# START OF DATASET

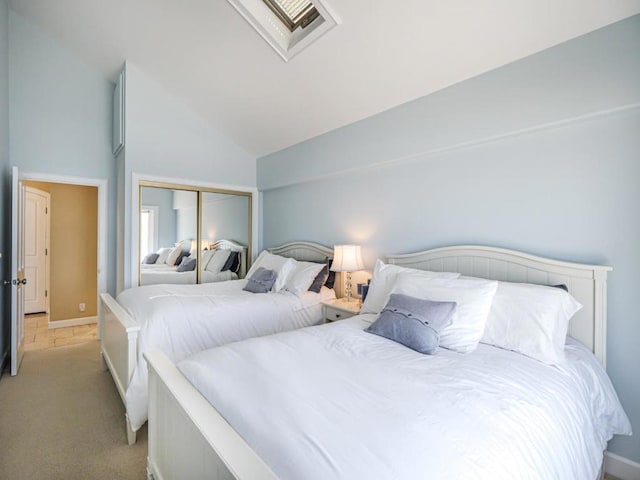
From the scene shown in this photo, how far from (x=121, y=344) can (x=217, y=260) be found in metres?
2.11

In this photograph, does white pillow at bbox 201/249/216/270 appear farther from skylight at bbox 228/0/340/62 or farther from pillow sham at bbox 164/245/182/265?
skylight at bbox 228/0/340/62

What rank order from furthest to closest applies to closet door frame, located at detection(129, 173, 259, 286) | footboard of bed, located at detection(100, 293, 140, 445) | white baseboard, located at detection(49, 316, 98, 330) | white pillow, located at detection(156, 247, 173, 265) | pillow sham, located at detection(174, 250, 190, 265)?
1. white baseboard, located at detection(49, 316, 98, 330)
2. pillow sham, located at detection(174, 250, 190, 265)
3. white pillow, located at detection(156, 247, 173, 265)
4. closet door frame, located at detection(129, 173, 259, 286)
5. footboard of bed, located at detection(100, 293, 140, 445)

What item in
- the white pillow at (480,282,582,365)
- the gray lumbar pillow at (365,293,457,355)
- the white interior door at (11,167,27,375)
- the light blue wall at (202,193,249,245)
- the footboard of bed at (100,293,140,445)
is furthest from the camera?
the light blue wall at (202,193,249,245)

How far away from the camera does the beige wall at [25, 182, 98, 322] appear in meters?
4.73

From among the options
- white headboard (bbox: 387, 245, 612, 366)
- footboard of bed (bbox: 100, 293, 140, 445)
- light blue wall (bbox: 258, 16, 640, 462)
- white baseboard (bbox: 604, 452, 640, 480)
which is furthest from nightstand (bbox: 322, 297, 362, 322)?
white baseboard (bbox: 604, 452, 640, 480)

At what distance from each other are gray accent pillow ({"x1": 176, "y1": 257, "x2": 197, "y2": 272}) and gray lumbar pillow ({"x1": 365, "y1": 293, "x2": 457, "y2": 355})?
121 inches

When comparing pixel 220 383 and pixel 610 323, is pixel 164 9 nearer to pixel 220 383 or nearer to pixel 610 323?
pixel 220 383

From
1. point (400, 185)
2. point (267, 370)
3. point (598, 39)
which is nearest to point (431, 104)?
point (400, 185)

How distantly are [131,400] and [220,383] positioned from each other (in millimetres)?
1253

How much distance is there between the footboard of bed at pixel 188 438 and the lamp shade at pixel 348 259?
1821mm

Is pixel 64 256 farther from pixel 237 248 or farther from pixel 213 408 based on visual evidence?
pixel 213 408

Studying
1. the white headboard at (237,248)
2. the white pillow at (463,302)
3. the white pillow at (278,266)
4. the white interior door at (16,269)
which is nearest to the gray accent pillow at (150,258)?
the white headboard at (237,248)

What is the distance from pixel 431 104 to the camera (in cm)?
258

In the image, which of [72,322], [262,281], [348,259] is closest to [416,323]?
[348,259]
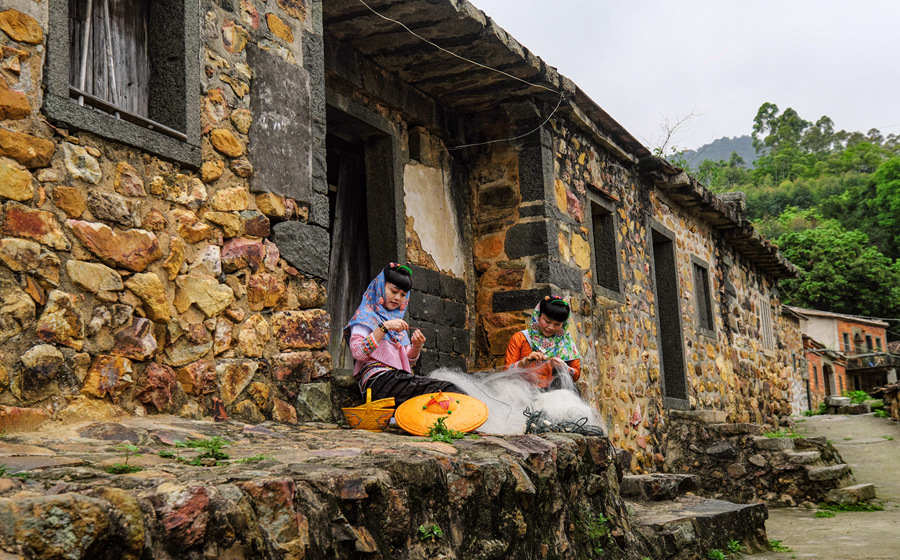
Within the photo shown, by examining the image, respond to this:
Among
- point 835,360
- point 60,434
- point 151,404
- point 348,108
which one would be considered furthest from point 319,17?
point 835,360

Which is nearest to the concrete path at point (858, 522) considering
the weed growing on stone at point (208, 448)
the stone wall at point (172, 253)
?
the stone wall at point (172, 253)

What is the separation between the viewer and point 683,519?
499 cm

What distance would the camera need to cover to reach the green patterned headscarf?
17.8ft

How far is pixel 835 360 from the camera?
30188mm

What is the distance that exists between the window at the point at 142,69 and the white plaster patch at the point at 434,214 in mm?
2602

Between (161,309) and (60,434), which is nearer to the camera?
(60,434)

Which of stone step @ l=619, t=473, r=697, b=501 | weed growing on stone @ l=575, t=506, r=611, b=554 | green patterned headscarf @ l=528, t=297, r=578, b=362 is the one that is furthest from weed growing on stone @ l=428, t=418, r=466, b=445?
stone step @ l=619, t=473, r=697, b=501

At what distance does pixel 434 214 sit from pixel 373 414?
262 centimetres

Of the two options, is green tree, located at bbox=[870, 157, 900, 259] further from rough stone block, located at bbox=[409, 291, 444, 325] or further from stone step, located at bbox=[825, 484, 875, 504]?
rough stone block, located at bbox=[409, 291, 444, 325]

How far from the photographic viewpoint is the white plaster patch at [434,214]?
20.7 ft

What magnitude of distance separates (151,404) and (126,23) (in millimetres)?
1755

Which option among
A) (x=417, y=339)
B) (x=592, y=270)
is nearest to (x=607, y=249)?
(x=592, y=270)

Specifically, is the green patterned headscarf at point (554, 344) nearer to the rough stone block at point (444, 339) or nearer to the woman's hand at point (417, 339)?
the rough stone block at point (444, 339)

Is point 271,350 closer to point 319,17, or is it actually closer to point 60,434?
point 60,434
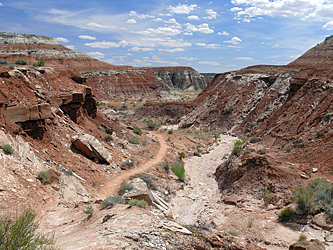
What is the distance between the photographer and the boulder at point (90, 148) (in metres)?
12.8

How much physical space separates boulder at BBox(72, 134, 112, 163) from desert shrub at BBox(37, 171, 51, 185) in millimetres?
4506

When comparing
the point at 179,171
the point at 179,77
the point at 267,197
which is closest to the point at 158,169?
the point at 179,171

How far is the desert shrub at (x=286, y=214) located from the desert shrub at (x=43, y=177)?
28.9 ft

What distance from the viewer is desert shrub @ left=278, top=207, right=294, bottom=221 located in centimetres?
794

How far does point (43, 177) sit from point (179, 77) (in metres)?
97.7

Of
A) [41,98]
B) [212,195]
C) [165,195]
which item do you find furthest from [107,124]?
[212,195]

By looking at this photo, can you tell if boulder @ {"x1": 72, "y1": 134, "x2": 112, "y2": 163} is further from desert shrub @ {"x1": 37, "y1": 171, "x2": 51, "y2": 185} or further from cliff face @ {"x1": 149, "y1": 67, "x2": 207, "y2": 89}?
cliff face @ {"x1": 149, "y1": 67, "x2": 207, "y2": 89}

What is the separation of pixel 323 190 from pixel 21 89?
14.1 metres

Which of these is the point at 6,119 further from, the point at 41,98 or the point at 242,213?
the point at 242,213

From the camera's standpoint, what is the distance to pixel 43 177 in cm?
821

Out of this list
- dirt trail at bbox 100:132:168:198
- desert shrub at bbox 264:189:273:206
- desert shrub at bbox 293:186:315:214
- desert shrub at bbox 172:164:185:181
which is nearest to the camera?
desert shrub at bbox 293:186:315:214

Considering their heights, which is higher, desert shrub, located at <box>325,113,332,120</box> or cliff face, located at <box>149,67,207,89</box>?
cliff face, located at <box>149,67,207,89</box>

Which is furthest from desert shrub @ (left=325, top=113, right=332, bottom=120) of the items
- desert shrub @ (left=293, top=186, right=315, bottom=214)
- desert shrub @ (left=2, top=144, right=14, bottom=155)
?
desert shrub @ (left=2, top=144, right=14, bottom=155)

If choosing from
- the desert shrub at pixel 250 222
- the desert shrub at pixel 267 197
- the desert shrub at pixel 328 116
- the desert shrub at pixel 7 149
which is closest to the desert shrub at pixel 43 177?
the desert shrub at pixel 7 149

# END OF DATASET

● **WHAT THE TASK REQUIRES**
Rewrite everything from the start of the data down to the line containing "5. footboard of", replacing "photograph" with "image" and keeping everything else the same. Leave the pictures out of your answer.

● **TASK ANSWER**
From the scene shown in this photo, how far from (x=121, y=344) can (x=217, y=260) be found in metres?
2.11

In this image, does white pillow at bbox 201/249/216/270 appear farther from skylight at bbox 228/0/340/62 or farther from pillow sham at bbox 164/245/182/265?
skylight at bbox 228/0/340/62

What rank order from furthest to closest applies to closet door frame, located at detection(129, 173, 259, 286) | footboard of bed, located at detection(100, 293, 140, 445) | white baseboard, located at detection(49, 316, 98, 330) | white pillow, located at detection(156, 247, 173, 265) | pillow sham, located at detection(174, 250, 190, 265)?
1. white baseboard, located at detection(49, 316, 98, 330)
2. pillow sham, located at detection(174, 250, 190, 265)
3. white pillow, located at detection(156, 247, 173, 265)
4. closet door frame, located at detection(129, 173, 259, 286)
5. footboard of bed, located at detection(100, 293, 140, 445)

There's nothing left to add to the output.